Legislature's pitiful stall tactics only delay justice
Published August 11, 2017
Editorial by Asheville Citizen-Times, August 7, 2017.
North Carolina voters got less than half a loaf from three federal judges last week. The decision was just one more step in tweaking an election system that is hopelessly broken.
The judges ordered the General Assembly to finish redrawing legislative districts by September. But they rejected pleas for a special election, which means the unconstitutional districts will remain in force through the 2018 elections.
The panel ruled in August 2016 that 28 state House and Senate districts were illegally drawn based on racial considerations. Republican lawmakers have said they’ll have to alter two-thirds of the General Assembly’s 170 districts while fixing the 28 cited.

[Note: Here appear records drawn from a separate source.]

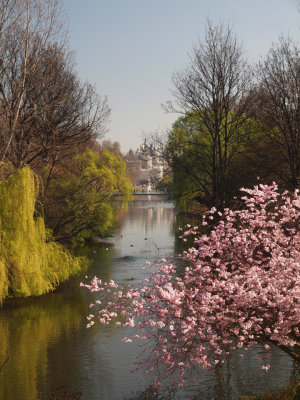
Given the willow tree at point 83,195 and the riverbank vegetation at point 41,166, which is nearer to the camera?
the riverbank vegetation at point 41,166

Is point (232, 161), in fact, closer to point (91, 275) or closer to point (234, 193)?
point (234, 193)

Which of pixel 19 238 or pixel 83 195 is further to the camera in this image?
pixel 83 195

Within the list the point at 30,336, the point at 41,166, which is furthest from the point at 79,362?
the point at 41,166

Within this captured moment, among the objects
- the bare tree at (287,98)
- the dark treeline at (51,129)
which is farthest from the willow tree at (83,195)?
the bare tree at (287,98)

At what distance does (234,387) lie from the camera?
47.5 ft

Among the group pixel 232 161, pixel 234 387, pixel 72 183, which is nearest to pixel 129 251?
pixel 72 183

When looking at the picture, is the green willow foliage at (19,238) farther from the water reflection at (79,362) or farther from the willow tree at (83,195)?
the willow tree at (83,195)

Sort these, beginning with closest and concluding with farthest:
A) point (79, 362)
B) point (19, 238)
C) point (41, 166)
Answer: point (79, 362) → point (19, 238) → point (41, 166)

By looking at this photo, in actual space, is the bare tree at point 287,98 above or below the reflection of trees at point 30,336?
above

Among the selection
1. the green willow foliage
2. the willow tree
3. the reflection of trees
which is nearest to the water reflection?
the reflection of trees

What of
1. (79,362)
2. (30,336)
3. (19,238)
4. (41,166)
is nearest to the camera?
(79,362)

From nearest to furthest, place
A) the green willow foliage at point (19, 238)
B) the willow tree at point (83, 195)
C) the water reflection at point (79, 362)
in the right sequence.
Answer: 1. the water reflection at point (79, 362)
2. the green willow foliage at point (19, 238)
3. the willow tree at point (83, 195)

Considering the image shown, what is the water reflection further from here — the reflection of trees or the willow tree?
the willow tree

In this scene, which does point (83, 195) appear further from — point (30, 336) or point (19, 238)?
point (30, 336)
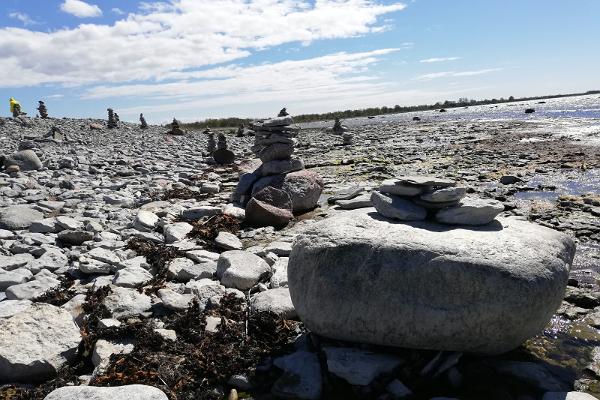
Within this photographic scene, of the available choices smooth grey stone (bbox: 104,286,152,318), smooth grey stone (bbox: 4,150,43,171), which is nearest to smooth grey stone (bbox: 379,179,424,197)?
smooth grey stone (bbox: 104,286,152,318)

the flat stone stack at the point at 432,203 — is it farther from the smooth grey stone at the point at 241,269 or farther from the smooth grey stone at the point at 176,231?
the smooth grey stone at the point at 176,231

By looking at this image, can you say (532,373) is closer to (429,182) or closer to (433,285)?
(433,285)

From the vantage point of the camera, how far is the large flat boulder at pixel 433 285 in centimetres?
465

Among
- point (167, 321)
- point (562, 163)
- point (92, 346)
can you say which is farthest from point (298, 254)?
point (562, 163)

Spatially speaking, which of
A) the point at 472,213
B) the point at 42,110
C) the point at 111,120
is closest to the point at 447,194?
the point at 472,213

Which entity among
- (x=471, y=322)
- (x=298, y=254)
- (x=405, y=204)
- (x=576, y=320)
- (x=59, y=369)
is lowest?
(x=576, y=320)

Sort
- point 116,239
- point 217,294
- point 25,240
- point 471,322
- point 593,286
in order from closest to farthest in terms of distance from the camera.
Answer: point 471,322
point 217,294
point 593,286
point 25,240
point 116,239

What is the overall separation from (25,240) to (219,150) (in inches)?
603

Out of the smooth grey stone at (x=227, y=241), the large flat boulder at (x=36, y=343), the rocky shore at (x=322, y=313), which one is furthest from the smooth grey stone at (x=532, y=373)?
the smooth grey stone at (x=227, y=241)

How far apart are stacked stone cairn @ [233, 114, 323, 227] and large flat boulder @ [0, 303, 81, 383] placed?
20.3 ft

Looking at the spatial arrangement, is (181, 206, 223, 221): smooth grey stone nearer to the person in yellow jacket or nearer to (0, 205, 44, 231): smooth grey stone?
(0, 205, 44, 231): smooth grey stone

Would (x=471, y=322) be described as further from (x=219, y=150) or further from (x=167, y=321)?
(x=219, y=150)

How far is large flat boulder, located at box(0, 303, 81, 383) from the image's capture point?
460 cm

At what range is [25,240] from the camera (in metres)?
8.29
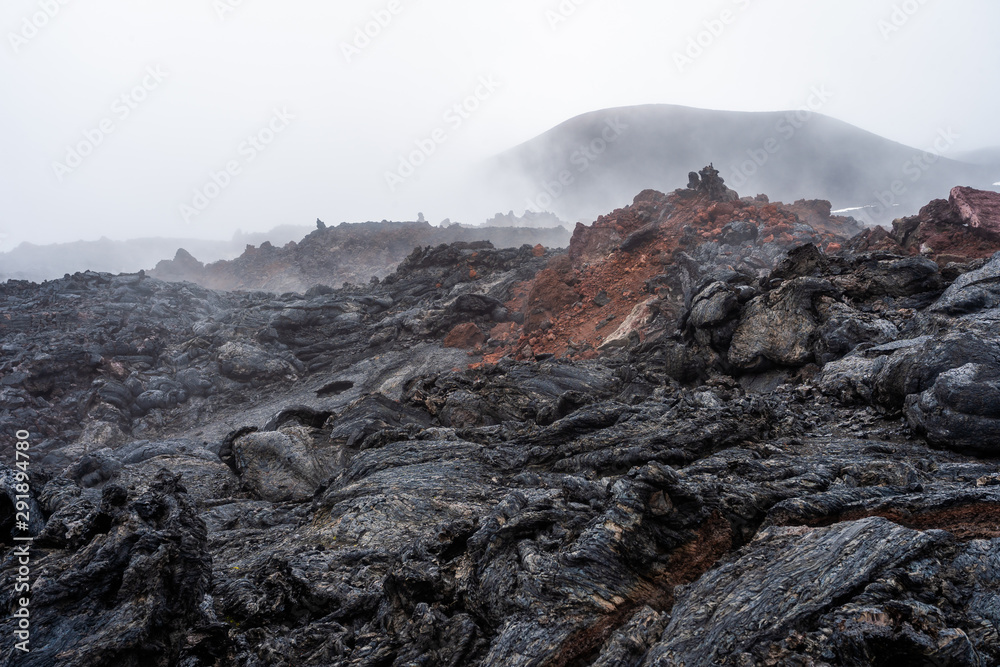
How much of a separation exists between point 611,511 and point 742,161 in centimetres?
10311

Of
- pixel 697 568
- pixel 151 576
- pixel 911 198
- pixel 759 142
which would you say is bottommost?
pixel 697 568

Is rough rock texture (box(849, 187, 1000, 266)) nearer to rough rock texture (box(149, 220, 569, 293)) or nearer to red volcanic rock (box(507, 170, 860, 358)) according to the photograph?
red volcanic rock (box(507, 170, 860, 358))

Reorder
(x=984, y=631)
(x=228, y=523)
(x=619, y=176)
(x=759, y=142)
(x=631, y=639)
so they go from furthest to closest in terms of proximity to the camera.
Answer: (x=619, y=176) → (x=759, y=142) → (x=228, y=523) → (x=631, y=639) → (x=984, y=631)

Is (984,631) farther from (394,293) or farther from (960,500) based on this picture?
(394,293)

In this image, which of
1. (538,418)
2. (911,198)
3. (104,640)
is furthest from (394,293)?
(911,198)

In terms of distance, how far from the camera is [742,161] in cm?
8931

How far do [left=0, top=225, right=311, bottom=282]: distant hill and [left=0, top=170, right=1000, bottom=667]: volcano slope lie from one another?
4279 inches

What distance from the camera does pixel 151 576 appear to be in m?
6.99

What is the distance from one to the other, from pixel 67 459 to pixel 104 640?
21.7m

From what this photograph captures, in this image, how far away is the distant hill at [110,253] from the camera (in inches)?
3991

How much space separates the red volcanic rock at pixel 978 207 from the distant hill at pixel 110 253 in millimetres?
115769

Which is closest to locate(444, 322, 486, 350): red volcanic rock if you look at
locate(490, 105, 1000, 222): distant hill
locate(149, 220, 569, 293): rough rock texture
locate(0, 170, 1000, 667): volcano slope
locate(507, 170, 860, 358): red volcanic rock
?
locate(507, 170, 860, 358): red volcanic rock

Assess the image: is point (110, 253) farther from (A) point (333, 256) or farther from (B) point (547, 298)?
(B) point (547, 298)

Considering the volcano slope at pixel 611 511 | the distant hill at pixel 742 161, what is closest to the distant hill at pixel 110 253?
the distant hill at pixel 742 161
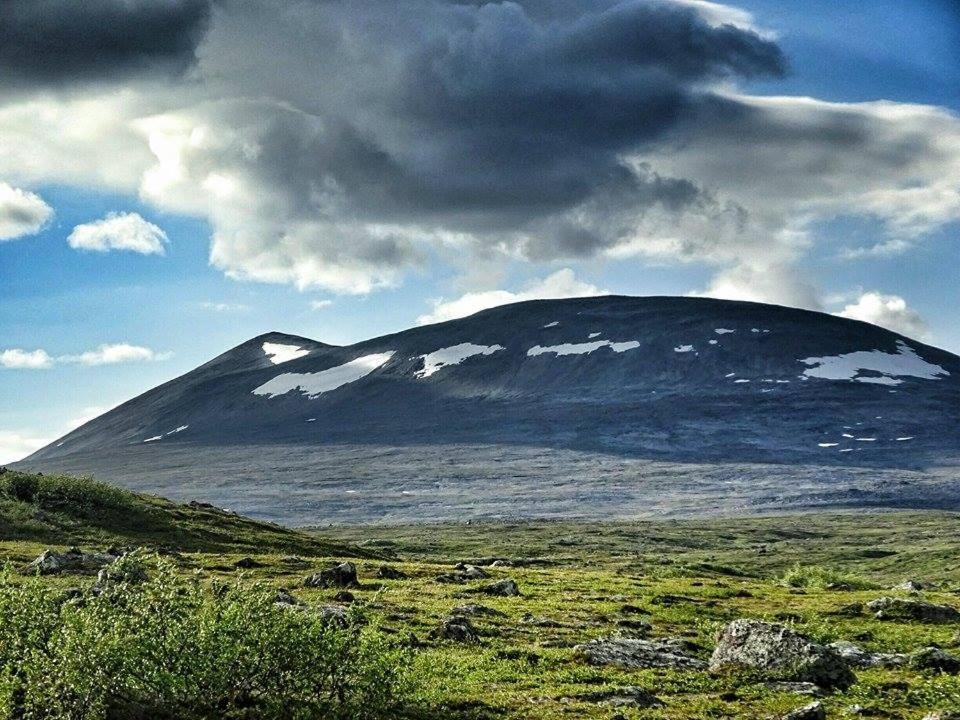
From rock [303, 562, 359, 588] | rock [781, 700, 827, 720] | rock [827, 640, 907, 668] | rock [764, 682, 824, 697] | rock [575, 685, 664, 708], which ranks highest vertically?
rock [303, 562, 359, 588]

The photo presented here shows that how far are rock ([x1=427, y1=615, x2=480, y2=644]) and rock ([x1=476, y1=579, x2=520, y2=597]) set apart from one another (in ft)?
29.7

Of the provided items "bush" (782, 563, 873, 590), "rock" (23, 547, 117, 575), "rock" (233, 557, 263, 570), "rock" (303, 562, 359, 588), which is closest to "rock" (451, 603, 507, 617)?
"rock" (303, 562, 359, 588)

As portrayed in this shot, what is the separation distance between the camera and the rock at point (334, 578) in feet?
112

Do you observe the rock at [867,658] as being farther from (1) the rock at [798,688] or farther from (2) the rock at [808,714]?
(2) the rock at [808,714]

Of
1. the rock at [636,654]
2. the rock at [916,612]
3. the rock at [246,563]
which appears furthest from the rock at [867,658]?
the rock at [246,563]

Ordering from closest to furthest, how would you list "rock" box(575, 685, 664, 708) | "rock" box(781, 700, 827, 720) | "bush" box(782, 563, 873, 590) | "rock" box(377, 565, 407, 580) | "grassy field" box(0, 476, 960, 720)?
"rock" box(781, 700, 827, 720), "rock" box(575, 685, 664, 708), "grassy field" box(0, 476, 960, 720), "rock" box(377, 565, 407, 580), "bush" box(782, 563, 873, 590)

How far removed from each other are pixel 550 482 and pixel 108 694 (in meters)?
162

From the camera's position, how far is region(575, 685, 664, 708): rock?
63.6ft

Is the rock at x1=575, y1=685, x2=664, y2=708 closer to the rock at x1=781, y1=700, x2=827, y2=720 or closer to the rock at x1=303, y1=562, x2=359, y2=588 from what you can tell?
the rock at x1=781, y1=700, x2=827, y2=720

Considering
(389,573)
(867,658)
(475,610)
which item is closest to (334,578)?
(389,573)

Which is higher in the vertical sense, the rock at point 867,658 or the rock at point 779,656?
the rock at point 779,656

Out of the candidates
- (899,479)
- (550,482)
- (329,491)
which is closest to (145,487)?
(329,491)

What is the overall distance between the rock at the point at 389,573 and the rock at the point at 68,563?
9.53m

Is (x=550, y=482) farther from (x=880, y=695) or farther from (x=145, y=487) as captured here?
(x=880, y=695)
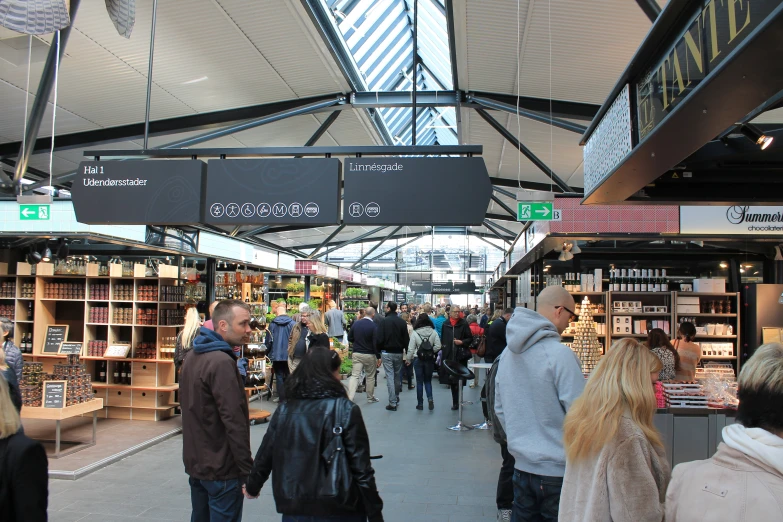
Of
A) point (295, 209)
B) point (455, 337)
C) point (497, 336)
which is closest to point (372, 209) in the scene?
point (295, 209)

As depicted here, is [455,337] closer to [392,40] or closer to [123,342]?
[392,40]

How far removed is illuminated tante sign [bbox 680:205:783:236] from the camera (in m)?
6.66

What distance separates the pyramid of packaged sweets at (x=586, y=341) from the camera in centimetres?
820

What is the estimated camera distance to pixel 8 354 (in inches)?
211

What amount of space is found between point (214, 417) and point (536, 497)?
167 cm

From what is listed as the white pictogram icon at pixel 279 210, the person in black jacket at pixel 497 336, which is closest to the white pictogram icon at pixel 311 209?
the white pictogram icon at pixel 279 210

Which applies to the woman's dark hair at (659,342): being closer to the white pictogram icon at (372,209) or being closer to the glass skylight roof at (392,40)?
the white pictogram icon at (372,209)

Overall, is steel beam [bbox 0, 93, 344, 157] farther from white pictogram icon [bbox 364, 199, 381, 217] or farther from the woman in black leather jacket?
the woman in black leather jacket

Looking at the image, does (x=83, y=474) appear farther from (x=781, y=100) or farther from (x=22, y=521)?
(x=781, y=100)

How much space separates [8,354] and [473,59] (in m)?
6.32

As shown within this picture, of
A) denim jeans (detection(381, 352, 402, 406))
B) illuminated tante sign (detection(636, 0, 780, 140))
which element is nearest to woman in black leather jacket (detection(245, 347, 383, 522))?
illuminated tante sign (detection(636, 0, 780, 140))

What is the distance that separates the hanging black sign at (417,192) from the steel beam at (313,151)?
0.07 m

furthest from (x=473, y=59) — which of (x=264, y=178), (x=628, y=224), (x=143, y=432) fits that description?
(x=143, y=432)

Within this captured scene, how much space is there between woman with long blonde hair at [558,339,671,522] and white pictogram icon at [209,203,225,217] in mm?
3785
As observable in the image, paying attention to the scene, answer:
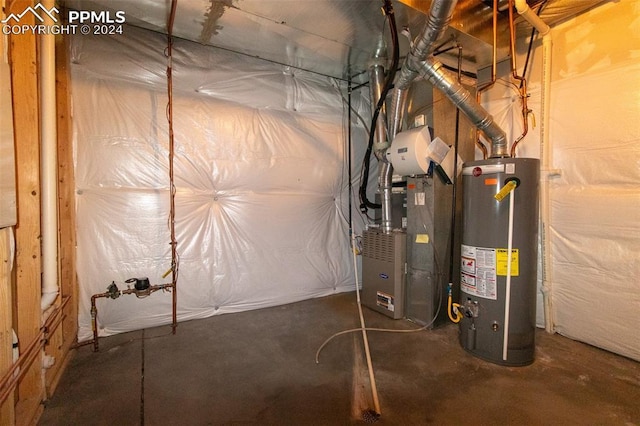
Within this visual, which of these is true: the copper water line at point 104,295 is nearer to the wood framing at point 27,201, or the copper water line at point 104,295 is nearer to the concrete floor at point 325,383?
the concrete floor at point 325,383

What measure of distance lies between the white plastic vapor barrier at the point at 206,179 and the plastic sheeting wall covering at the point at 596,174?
6.48 ft

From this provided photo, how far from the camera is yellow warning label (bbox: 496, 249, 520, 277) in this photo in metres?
1.84

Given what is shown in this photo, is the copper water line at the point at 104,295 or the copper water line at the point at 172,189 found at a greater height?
the copper water line at the point at 172,189

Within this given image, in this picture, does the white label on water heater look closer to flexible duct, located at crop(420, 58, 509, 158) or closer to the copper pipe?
flexible duct, located at crop(420, 58, 509, 158)

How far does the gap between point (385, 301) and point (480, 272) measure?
101cm

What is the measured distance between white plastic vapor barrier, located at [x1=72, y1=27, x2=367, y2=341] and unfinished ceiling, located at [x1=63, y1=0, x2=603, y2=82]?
295 millimetres

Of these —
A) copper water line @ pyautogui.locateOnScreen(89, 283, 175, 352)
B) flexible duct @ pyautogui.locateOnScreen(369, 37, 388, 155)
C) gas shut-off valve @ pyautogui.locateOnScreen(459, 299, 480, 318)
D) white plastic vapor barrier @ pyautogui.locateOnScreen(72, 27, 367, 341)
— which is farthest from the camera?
flexible duct @ pyautogui.locateOnScreen(369, 37, 388, 155)

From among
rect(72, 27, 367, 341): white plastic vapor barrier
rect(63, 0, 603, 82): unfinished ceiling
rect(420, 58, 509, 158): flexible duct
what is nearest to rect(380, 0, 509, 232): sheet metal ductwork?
rect(420, 58, 509, 158): flexible duct

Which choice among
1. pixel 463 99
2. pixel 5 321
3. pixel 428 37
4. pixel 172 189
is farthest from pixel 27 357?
pixel 463 99

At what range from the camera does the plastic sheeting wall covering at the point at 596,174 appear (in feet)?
6.34

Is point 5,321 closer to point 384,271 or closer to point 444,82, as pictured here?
point 384,271

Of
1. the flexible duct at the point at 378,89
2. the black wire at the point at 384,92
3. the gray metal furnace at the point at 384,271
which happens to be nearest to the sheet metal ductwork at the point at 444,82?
the black wire at the point at 384,92

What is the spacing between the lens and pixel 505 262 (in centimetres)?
185

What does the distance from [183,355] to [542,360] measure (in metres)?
2.43
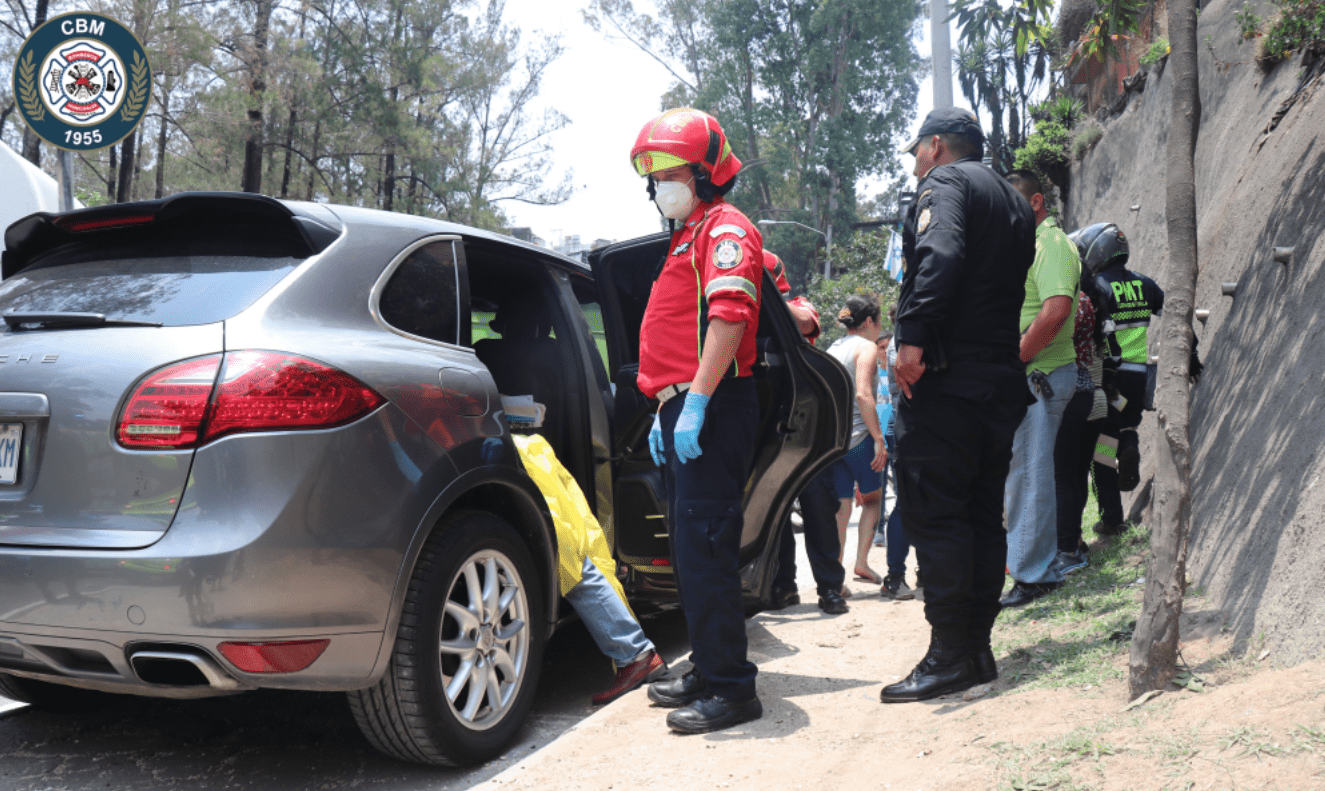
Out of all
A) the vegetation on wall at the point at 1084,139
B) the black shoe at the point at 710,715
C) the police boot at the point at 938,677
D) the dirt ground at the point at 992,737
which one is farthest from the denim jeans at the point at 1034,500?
the vegetation on wall at the point at 1084,139

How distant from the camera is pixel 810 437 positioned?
4062 mm

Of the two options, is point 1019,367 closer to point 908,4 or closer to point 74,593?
point 74,593

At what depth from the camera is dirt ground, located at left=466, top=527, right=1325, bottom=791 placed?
2.20 metres

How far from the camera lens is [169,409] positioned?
2502mm

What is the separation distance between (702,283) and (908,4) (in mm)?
37829

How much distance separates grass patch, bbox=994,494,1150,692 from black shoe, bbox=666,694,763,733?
0.86 metres

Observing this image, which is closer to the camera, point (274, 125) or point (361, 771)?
point (361, 771)

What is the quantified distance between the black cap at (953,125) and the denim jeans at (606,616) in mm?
1997

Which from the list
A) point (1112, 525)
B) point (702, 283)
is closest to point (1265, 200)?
point (1112, 525)

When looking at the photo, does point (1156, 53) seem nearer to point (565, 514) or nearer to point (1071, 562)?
point (1071, 562)

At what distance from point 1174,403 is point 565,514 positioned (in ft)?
6.54

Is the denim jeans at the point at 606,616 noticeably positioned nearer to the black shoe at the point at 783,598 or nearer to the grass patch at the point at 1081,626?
the grass patch at the point at 1081,626

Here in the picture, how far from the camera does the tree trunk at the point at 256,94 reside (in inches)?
763

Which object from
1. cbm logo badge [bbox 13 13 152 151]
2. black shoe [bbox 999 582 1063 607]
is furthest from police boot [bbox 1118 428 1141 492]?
cbm logo badge [bbox 13 13 152 151]
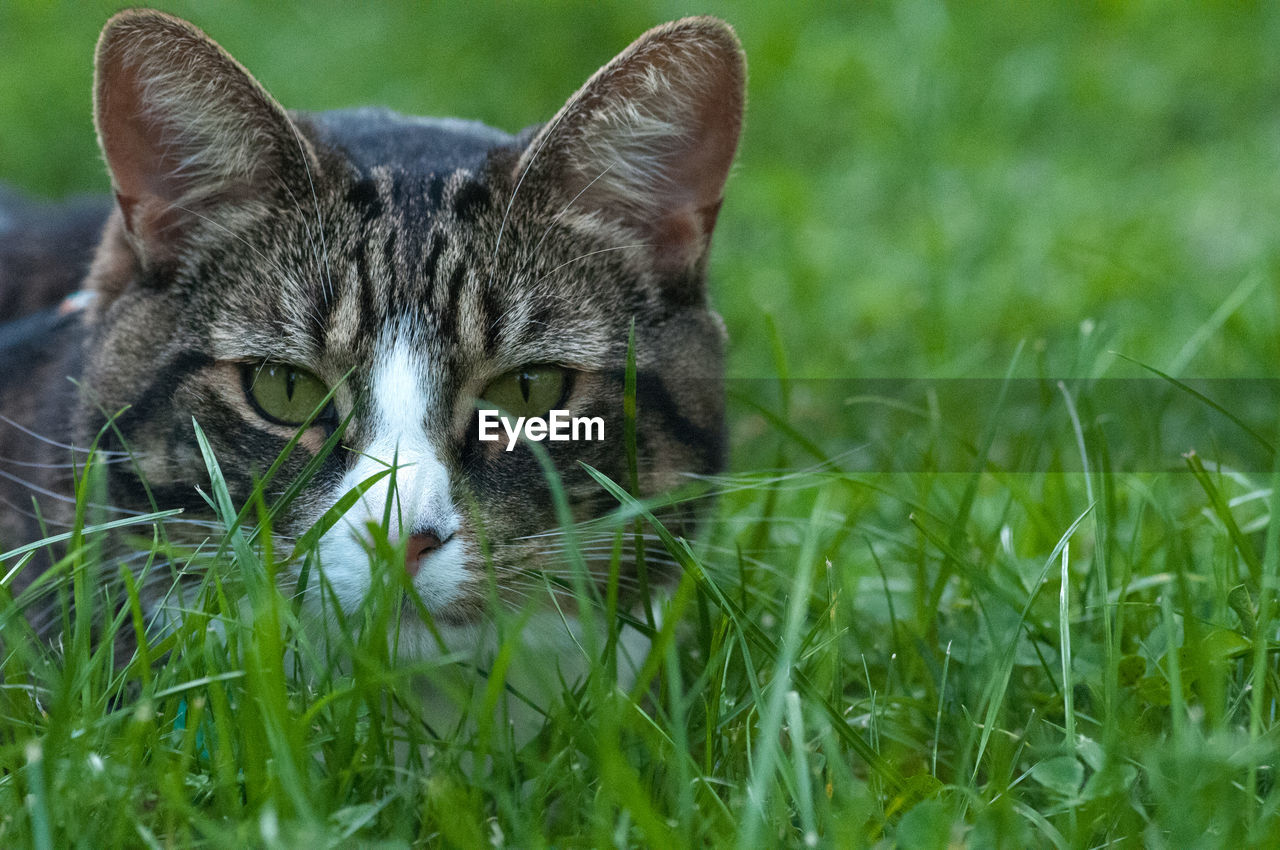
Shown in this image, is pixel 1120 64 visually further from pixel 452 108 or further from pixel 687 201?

The idea was to cram as many African-Americans, who mostly vote for Democrats, into as few districts as possible, increasing Republicans’ chances of winning other districts. The concept of creating so-called majority-minority districts to increase African-American representation has been upheld, but this time the GOP crammed too much, the judges said.
Gerrymandering is as old as, well, Elbridge Gerry, the Massachusetts governor who in 1812 signed a state redistricting bill that created one district shaped somewhat like a salamander. Both parties have practiced it diligently, in North Carolina and elsewhere. What has changed is the advent of technology that makes it possible to gerrymander much more efficiently.
How efficiently? The two parties are roughly equal in North Carolina, as shows by the close gubernatorial race last year. Yet, Republicans control 10 of 13 seats in the U.S. House, 74 of 120 N.C. House seats and 35 of 50 seats in the N.C. Senate.
Quite simply, the effect of the most recent court ruling is to leave half of North Carolina’s people effectively without a voice in state government until 2019. We understand the cost and confusion that would result from multiple elections next year, but the price is little enough to pay for fair representation.
In the long run, however, the only answer is to take districting out of the hands of those who benefit from how the lines are drawn. The Iowa example is instructive here.
In 1980, Iowa set up an independent five-member Legislative Services Agency to draw the lines for legislative and congressional districts. The majority and minority leaders of each house of the Iowa legislature pick one member apiece and those four pick the fifth.
The districts must be “convenient and contiguous,” they must “preserve the integrity of political subdivisions like counties and cities” and they must “to the extent consistent with other requirements, [be] reasonably compact.”
The maps are presented to the legislature, which may approve or reject the bill without altering it (the legislature can provide feedback). If the legislature rejects the plan, the LSA must draft a second proposal. If the legislature rejects the second proposal, the LSA must draft a third, and final, set of maps. If the legislature rejects this plan, it may then approve its own maps.
Since the implementation of this process, the state legislature has never chosen not to approve an LSA proposal, or to alter the law.
When Democrats controlled the General Assembly, Republicans wanted an independent commission and Democrats did not. Now, Democrats want one and Republicans don’t.
Well, not all Republicans. Rep. Chuck McGrady of Hendersonville was prime sponsor of a House bill this year to set up an Iowa-style system in North Carolina. Neither that bill nor a Senate companion went anywhere. All of Buncombe’s four Democratic legislators were on board.
We hope McGrady renews his efforts next year and get enough of his fellow Republicans on board so that voters in the future can get a full loaf.